Unfortunately, it is easy to compile 10 reasons why Russia is likely to have lower growth in the near future than it has had for the last nine years.
- Internationally, one of the greatest booms of all times is finally coming to an end. Demand is falling throughout the world, and soon Russia will also be hit. This factor alone has brought the Western world to stagnation.
- Russia's main problem is its enormous corruption. According to Transparency International, only Equatorial Guinea is richer than Russia and more corrupt. Since the main culprit behind Russia's aggravated corruption is Putin, no improvement is likely as long as he persists.
- Infrastructure, especially roads, has become an extraordinary bottleneck, and the sad fact is that Russia is unable to carry out major infrastructure projects. When Putin came to power in 2000, Russia had 754,000 kilometers of paved road. Incredibly, by 2006 this figure had increased by only 0.1 percent, and the little that is built costs at least three times as much as in the West. Public administration is simply too incompetent and corrupt to develop major projects.
- Renationalization is continuing and leading to a decline in economic efficiency. When Putin publicly attacked Mechel, investors presumed that he had decided to nationalize the company. Thus they rushed to dump their stock in Mechel, having seen what happened to Yukos, Russneft, United Heavy Machineries, and VSMP-Avisma, to name a few. In a note to investors, UBS explained diplomatically that an old paradigm of higher political risk has returned to Russia, so it has reduced its price targets by an average of 20 percent, or a market value of $300 billion. Unpredictable economic crime is bad for growth.
- The most successful transition countries have investment ratios exceeding 30 percent of GDP, as is also the case in East Asia. But in Russia, it is only 20 percent of GDP, and it is likely to fall in the current business environment. That means that bottlenecks will grow worse.
- An immediate consequence of Russia's transformation into a rogue state is that membership in the World Trade Organization is out of reach. World Bank and Economic Development Ministry assessments have put the value of WTO membership at 0.5 to 1 percentage points of additional growth per year for the next five years. Now, a similar deterioration is likely because of increased protectionism, especially in agriculture and finance.
- Minimal reforms in law enforcement, education, and health care have been undertaken, and no new attempt is likely. The malfunctioning public services will become an even greater drag on economic growth.
- Oil and commodity prices can only go down, and energy production is stagnant, which means that Russia's external accounts are bound to deteriorate quickly.
- Because Russia's banking system is dominated by five state banks, it is inefficient and unreliable, and the national cost of a poor banking system rises over time.

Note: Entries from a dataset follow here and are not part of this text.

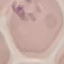
result = no malaria parasites seen
preparation = thin blood film
stain = Giemsa
capture = smartphone camera at the microscope eyepiece
image type = cell patch, automatically extracted from a larger field of view and resized to 64 × 64 pixels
Locate every malaria parasite.
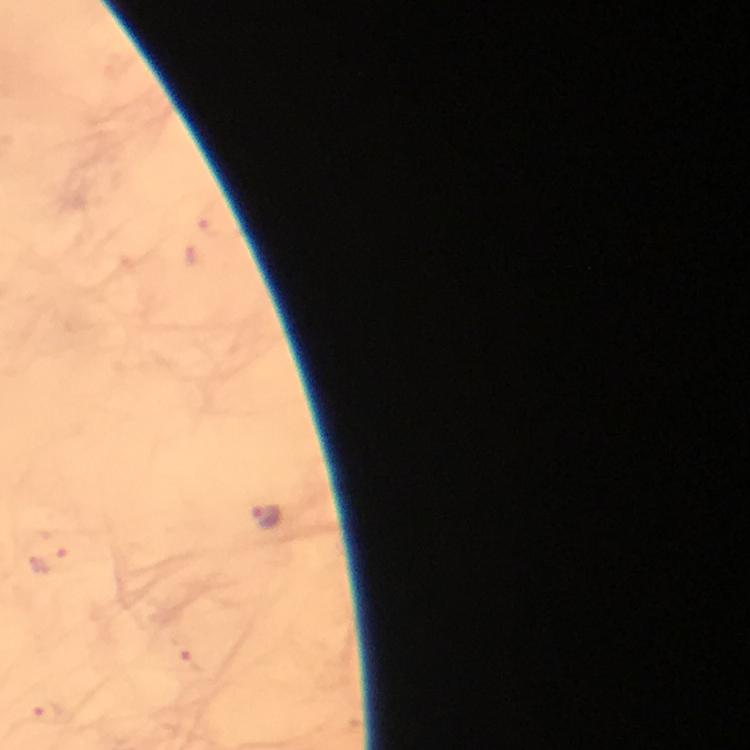

Approximate centers as [x, y] in pixels.
Malaria parasites: [267, 516], [49, 560], [187, 661], [47, 715].

stain = Giemsa
image size = 750×750 pixels
capture = smartphone camera through the microscope
context = from a diagnostic examination for malaria
cropped from = a single field of view
preparation = thick blood film
immersion oil = applied
magnification = 100x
Assess the morphology of the erythrocytes.
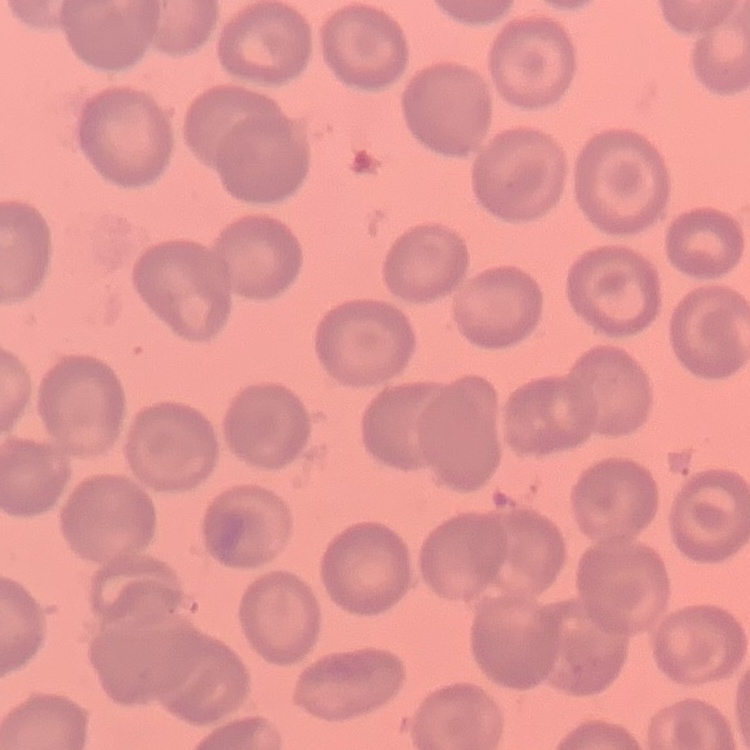

They show no rouleaux formation.

One tile cut from a larger photomicrograph. Thin blood film. Field's or Giemsa stain.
Identify the blood parasite species.
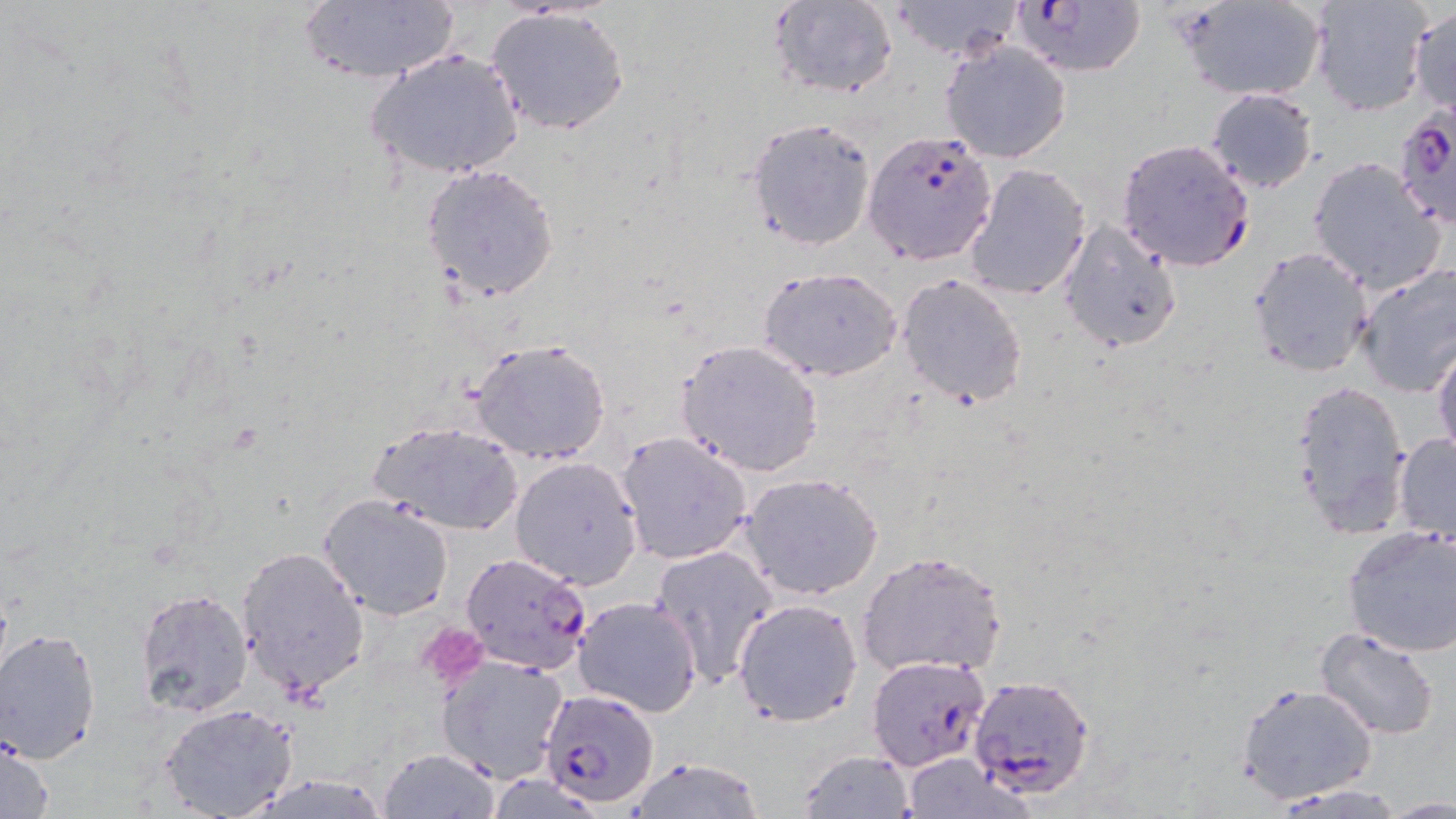

Plasmodium falciparum.

Approximate bounding boxes as (x1,y1)-(x2,y2) corner pairs in pixels. Uninfected red blood cell locations: (765,0)-(900,100), (884,0)-(1025,64), (1181,0)-(1328,101), (1309,0)-(1433,117), (296,2)-(462,85), (484,5)-(632,136), (1407,5)-(1456,118), (940,41)-(1071,163), (366,45)-(525,180), (1205,87)-(1319,194), (745,117)-(877,250), (1306,156)-(1449,295), (421,162)-(560,303), (961,162)-(1093,302), (1057,221)-(1183,353), (1246,245)-(1374,378), (1353,263)-(1456,398), (757,264)-(902,382), (896,271)-(1029,408), (470,338)-(613,465), (675,339)-(824,477), (1431,339)-(1456,467), (1289,376)-(1413,538), (368,418)-(525,536), (616,431)-(753,565), (1393,432)-(1456,542), (509,456)-(643,590), (740,472)-(884,600), (319,493)-(456,620), (1341,524)-(1456,657), (649,544)-(778,686), (235,545)-(369,697), (856,549)-(1008,678), (136,587)-(255,715), (573,595)-(704,716), (733,597)-(861,725), (1313,628)-(1441,741), (0,630)-(102,764), (1265,642)-(1407,771), (435,653)-(570,786), (1235,681)-(1378,806), (158,702)-(298,818), (1,733)-(55,818), (378,748)-(502,818), (797,749)-(915,819), (898,755)-(1025,819), (624,757)-(767,818), (1269,782)-(1410,817), (1385,794)-(1455,817). Plasmodium falciparum-infected red blood cell locations: (1010,0)-(1145,79), (1391,106)-(1456,233), (864,130)-(997,266), (1116,138)-(1257,272), (459,551)-(592,676), (868,655)-(991,772), (968,672)-(1095,798), (538,687)-(661,806). Platelet locations: (415,621)-(488,690). May-Grünwald-Giemsa-stained preparation. Light microscopy. One field of a larger specimen. Thin blood smear. 1000x magnification. Image is 1456×819 pixels.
Outline each blood parasite and name the species.
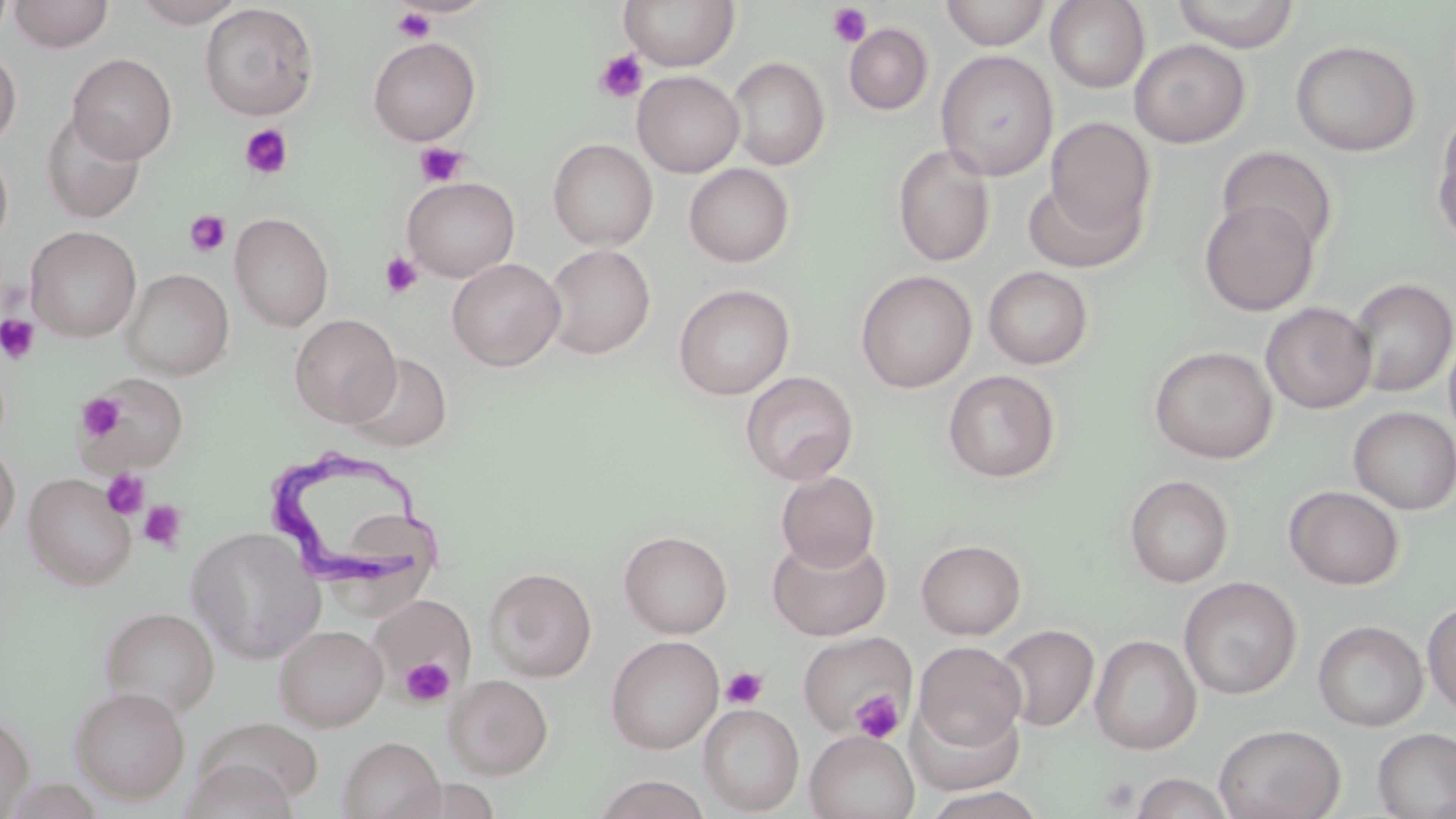
Approximate bounding boxes as named x1/y1/x2/y2 corners in pixels.
Trypanosoma brucei: (x1=265, y1=450, x2=452, y2=582).
No Plasmodium falciparum, Plasmodium ovale, Plasmodium malariae, Plasmodium vivax, or Babesia divergens observed.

- Inflation is now 15 percent because of a poor exchange rate and monetary policies, though the current capital outflow may ease that problem.
In short, Russia is set for a sudden and sharp fall in its economic growth. It is difficult to assess the impact of each of these 10 factors, but they are all potent and negative. A sudden, zero growth would not be surprising, and leaders like Putin are not prepared to face reality. Russia's economic situation looks ugly. For how long can Russia afford such an expensive prime minister?